__Available records__.

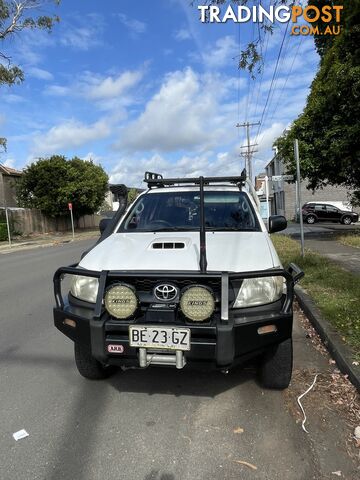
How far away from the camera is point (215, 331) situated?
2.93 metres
---
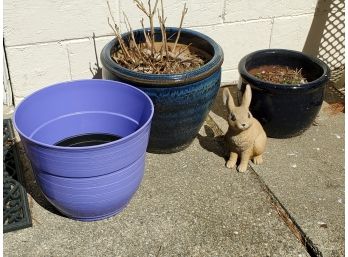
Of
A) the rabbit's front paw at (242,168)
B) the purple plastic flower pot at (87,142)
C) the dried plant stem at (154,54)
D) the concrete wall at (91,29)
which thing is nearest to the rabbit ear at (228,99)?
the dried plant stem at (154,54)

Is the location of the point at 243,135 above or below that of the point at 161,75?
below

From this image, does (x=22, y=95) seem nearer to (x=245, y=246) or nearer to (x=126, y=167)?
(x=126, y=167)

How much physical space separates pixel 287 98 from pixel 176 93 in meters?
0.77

__Your objective__.
Copy the records again, from the line containing "How far away" down to the line containing "2.93 metres", replacing "situated" with "located" and leaving everything else unchanged.

__Task output__.
How far away from the camera is point (215, 331) located?
2.93 metres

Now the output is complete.